The catechism states openly that all men are "implicated" in Adam's sin, thus blaming all of Adam's sins on every man who came from Adam, and at the same time blaming every sin every man commits afterward on Adam as well.

This destroys the latter claims in the catechism that Original Sin and personal sin are not the same. The way it is taught in the above section creates a direct causality between Original Sin and personal sin, although modern Catholics deny this to be the case.

Deny it as they will, the relationship between Original Sin and personal sin in the catechism is firmly established within the writings of the catechism. Pure logic and sound reasoning dictate that there can be no difference between personal sin and Original Sin if all men commit personal sin as a result of Original Sin. This is just common sense. Original Sin is the direct cause of personal sin in the catechism. Furthermore, because of Original Sin all men are “imputed” with sin, whether or not they commit personal sin. So personal sin is rendered moot and irrelevant.

Man is a “born sinner” under the catechism.

Yet Romans chapter 5 does not support this idea. Instead it teaches the common sense approach that if Adam was sentenced to death for his own sin, God being a just God declared death as the sentence to all men who would follow in Adam's example of sin. Death passes to all men, not because of Adam's sin but because “all men sinned” like Adam.

Romans 5:12

“12 Wherefore, as by one man sin entered into the world, and death by sin; and so death passed upon all men, for that all have sinned:”

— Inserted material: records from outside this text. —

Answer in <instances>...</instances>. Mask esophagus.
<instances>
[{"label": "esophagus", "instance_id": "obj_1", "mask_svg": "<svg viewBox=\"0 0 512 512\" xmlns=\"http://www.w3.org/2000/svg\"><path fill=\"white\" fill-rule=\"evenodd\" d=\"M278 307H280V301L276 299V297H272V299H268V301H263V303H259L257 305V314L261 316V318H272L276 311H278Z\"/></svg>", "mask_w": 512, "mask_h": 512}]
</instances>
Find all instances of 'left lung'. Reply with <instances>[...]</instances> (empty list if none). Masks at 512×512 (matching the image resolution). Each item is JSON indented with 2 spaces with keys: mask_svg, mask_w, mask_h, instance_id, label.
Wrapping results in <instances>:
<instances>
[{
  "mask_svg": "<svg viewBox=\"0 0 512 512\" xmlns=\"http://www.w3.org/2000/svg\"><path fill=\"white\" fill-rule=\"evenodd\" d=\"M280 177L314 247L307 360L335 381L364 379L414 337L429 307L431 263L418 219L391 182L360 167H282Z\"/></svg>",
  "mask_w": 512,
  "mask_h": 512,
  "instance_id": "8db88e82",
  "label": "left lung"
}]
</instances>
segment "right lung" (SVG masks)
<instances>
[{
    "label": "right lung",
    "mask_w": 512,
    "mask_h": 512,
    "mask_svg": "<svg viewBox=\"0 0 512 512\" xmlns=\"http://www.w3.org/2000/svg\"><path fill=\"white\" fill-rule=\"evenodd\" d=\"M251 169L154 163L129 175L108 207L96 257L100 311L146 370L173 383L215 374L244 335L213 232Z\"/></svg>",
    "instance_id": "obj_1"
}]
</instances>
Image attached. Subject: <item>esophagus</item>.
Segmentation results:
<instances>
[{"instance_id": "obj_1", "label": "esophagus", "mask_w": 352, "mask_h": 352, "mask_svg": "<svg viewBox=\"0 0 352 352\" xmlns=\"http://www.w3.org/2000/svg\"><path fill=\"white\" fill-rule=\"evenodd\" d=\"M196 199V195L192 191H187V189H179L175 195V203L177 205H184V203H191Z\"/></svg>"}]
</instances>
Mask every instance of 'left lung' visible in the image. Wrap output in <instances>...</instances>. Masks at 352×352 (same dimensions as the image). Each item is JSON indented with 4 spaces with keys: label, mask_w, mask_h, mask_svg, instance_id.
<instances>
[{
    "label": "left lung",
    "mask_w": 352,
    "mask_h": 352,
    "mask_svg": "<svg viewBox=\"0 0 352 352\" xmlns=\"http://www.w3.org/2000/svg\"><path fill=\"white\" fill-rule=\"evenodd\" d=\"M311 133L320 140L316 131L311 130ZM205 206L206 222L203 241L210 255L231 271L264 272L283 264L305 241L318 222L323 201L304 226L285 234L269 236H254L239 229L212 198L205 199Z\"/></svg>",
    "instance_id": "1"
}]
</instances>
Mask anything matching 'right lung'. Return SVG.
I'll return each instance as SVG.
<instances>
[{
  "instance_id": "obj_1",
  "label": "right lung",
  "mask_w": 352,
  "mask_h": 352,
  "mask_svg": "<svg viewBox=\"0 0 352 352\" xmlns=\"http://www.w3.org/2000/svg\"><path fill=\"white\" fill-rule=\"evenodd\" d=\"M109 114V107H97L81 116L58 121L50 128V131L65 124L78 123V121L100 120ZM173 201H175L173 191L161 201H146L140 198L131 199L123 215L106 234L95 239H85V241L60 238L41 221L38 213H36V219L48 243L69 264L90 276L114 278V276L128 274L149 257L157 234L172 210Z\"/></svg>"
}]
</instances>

There is no “Original Sin” mystery in the scriptures. The only real mystery is how the developers of the catechism and indeed the creators of the accepted Original Sin doctrine at the council of Trent missed the meaning of Romans 5: 12. How did they not see how that one scripture alone completely destroys their claim. The claim that there is a "mysterious sin curse" that passes to the rest of mankind because Adam sinned and brings about death of the soul of all of mankind! The author of Romans leaves no doubt, saying, "death passed upon all men because all men sinned," (not because there's some mystery curse).